Excerpt provided:
The Niño Brothers were a family of sailors and conquistadors from the town of Moguer at the end of the 15th century (in Huelva, Andalusia, Spain), who participated actively in Christopher Columbus's first voyage—generally considered to constitute the discovery of the Americas by Europeans—and other subsequent voyages to the New World.

The Niño family had a lineage of marine experts and shipowners who repeatedly crossed the Atlantic in exploration and discovery of the new continent. Pedro Alonso Niño, an accomplished navigator, assumed the pivotal role of pilot aboard the Santa María during Christopher Columbus' historic transatlantic voyage. Francisco Niño, a dedicated mariner, fulfilled the responsibilities of a sailor, providing indispensable support to the voyage's success. Juan Niño, an experienced seaman, served as the owner and master of the caravel La Niña, commanding the vessel with exceptional proficiency and precision.

These contributions made by Pedro Alonso Niño, Francisco Niño, and Juan Niño played a vital role in the success of Christopher Columbus's voyage. Their expertise and unwavering dedication to their respective roles ensured the safe and efficient navigation of the ships. It is evident that their participation was a significant factor that contributed to the discovery of the New World.

== The Niño Brothers and Columbus's first voyage ==
The three Moranos Niño brothers, Pedro Alonso, Francisco, Juan, and Pedro's son, Bartolomé, were already sailors with prestige and experience in Atlantic journeys before playing a distinguished part in Columbus's first voyage to the New World. Their friendship with the Pinzón Brothers, and especially with the oldest of them, Martín Alonso Pinzón, influenced their participation in Columbus's project. The participation of the Pinzón Brothers in the Columbian enterprise was the key to overcoming the doubts among the region's sailors; the help of the Niño Brothers made it possible to defeat the opposition among the men of Moguer to taking on an enterprise of uncertain outcome.

On Columbus's first voyage, Pedro Alonso Niño was pilot of the Santa María, Juan Niño was master of La Niña, of which he was the owner, and Francisco Niño is believed to have been a sailor on La Niña.

The Niños took part as well in Columbus's second and third voyages. Between 1499 and 1501 they traveled on their own account, with the merchants Cristóbal and Luis Guerra, following the route of Columbus's third voyage to the Gulf of Paria on the South American mainland in what is now Venezuela.

Stored data:
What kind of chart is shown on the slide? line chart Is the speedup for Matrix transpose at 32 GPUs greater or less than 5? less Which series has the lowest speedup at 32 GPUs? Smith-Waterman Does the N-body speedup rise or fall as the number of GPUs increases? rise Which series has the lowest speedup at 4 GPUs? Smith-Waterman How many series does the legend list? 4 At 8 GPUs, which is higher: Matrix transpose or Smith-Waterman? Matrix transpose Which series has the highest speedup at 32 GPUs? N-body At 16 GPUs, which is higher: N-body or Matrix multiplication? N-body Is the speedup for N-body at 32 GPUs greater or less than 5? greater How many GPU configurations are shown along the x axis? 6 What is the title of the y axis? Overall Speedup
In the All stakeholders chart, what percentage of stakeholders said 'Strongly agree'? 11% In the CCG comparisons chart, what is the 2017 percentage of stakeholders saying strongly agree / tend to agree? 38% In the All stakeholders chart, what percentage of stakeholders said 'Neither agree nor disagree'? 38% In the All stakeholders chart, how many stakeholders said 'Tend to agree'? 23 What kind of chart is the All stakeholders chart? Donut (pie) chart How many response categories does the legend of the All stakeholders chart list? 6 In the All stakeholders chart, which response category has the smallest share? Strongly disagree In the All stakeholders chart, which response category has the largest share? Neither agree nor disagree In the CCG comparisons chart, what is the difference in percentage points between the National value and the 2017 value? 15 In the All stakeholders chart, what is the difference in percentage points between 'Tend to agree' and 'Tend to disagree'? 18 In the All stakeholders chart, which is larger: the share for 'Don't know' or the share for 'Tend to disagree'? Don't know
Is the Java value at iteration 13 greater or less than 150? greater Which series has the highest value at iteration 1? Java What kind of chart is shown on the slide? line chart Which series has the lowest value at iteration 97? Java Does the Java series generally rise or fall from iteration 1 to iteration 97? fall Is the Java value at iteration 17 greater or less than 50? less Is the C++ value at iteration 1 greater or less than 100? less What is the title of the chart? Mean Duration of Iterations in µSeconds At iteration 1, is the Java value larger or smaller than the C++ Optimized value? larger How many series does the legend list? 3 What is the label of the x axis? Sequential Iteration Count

Task prompt: Repeat the passage about the Niño brothers between "These contributions made" and "of the New World.", inclusive, switching "expertise" to "skill".

Answer to the problem:
These contributions made by Pedro Alonso Niño, Francisco Niño, and Juan Niño played a vital role in the success of Christopher Columbus's voyage. Their skill and unwavering dedication to their respective roles ensured the safe and efficient navigation of the ships. It is evident that their participation was a significant factor that contributed to the discovery of the New World.